Goal of the exercise
Look through the data below. Pick out the lines holding the string "noisy".

Supplied data
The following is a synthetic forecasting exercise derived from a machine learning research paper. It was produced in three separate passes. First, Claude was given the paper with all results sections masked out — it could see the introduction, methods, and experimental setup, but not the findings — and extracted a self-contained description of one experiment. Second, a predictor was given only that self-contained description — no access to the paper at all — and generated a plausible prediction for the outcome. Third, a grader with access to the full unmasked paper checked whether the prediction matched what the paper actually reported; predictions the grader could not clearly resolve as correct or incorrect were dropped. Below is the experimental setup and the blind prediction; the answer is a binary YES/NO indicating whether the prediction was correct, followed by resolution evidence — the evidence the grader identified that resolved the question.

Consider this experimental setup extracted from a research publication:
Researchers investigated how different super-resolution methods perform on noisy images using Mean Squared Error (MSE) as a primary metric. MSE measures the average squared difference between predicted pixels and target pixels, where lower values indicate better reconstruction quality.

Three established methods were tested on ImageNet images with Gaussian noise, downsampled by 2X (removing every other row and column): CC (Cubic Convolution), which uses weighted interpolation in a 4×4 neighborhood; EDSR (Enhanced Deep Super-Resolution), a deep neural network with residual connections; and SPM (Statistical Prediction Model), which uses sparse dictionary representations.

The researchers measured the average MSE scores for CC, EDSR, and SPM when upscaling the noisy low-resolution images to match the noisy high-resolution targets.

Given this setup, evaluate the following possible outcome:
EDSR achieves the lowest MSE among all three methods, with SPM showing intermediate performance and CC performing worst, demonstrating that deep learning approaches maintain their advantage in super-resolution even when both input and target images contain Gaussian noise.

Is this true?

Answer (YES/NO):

Task result
Researchers investigated how different super-resolution methods perform on noisy images using Mean Squared Error (MSE) as a primary metric. MSE measures the average squared difference between predicted pixels and target pixels, where lower values indicate better reconstruction quality.
The researchers measured the average MSE scores for CC, EDSR, and SPM when upscaling the noisy low-resolution images to match the noisy high-resolution targets.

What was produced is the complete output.